Adding in the increased cost of labor, this now looks even more compelling to just use larger compute for CPU intensive jobs (same for GPU intensive workloads, or whatever your specific hardware limitation may be). I skipped writing out a bunch of the calculations I did a year ago, but here’s the full spreadsheet to check my work.5

chart

This is a textbook example of questionable data visualization. Due to the huge difference between the cost of people time versus computer time, it’s difficult to tell how compute costs changes over each tier. It’s miniscule in comparison to the cost of people time at every point, which is the only reason I’m halfway okay making such a bad chart. 💖

If you’d like to look further into this data or reproduce the experiment, here’s the source code. The spreadsheet of data and all build logs from this are preserved here. 👩‍🔬

Analysis

The overall build times of newer versions of Fedora have been trending upward for a while, as noted by looking back at the 2-core runners used over time in the upstream project. The development kernel takes slightly less than released versions too, by a small amount.

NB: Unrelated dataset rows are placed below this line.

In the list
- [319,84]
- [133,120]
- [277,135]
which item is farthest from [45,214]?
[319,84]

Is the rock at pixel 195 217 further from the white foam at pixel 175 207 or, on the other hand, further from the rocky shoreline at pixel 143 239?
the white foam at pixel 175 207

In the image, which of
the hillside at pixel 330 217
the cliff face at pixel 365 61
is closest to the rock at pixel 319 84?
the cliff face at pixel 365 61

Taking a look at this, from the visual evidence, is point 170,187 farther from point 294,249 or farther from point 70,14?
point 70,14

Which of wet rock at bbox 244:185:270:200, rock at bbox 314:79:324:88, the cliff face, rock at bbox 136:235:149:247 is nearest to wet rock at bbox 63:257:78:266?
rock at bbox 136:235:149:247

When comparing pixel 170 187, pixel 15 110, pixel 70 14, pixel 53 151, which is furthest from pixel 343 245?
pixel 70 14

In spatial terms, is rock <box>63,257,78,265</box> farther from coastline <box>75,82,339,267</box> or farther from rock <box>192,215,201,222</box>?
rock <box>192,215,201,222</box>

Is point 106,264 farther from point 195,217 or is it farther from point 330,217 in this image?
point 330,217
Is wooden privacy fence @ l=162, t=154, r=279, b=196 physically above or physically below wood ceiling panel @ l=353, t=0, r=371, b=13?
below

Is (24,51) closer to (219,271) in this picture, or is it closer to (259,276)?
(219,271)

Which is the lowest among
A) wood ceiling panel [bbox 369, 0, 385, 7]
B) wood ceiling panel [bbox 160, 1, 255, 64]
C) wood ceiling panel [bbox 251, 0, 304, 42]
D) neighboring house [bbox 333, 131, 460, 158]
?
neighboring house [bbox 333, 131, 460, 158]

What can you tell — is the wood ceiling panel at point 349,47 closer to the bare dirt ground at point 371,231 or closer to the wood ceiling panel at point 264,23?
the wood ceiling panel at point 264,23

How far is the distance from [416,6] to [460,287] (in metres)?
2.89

Despite the time of day and long run time of the jobs, they’d all end up within a couple minutes of each other - suggesting it doesn’t really matter when you run the job. Note the small sample size for this test does cast doubt on this observation, but finding true variation wasn’t the bigger goal of this benchmark.

I was surprised that it was this simple to find a job that couldn’t reliably complete in 6 hours that wasn’t mining cryptocurrency or similar tasks. In every run, the debug build running on the 2 core runner failed at least once. No correlation can be made between Fedora version and failure and it’s not worth investigating further.

Conclusions

Developer time at a conservative cost of $1.50 per minute ($90/hr) still seems outright silly to waste to save a couple pennies on compute cost. It’s just as true now as it was at $75/hr. The same is also true of laptops or noise-canceling headphones or leaving a bunch of Slack channels - saving focus time where it’s most impactful to the business is almost always a worthwhile expense.


Footnotes

  1. I’m on the older side of Millennial and this is my third or fourth “once in a lifetime” macroeconomic catastrophe. I’m unperturbed by apocalyptic economics journalism at this point. 😑 

  2. The State of the Tech Market in 2023 

  3. The 2021 Stack Overflow developer survey was published in May 2021 (methodology). The 2023 survey was published in May 2023 (methodology). I used the United States Bureau of Labor Statistics’ Consumer Price Index inflation calculator to adjust to May 2023. 

  4. Same approximate +25% cost to include taxes, insurance, fringe benefits, etc. that I used in the original piece. This varies quite a lot by locality and I hate doing taxes. Use your own adjustment factor here. Assuming 40 hours per week and 50 weeks per year, which is another US-centric convention. 

  5. Fun fact, the compute for this cost about $330. 💸 

This post is licensed under CC BY 4.0 by the author.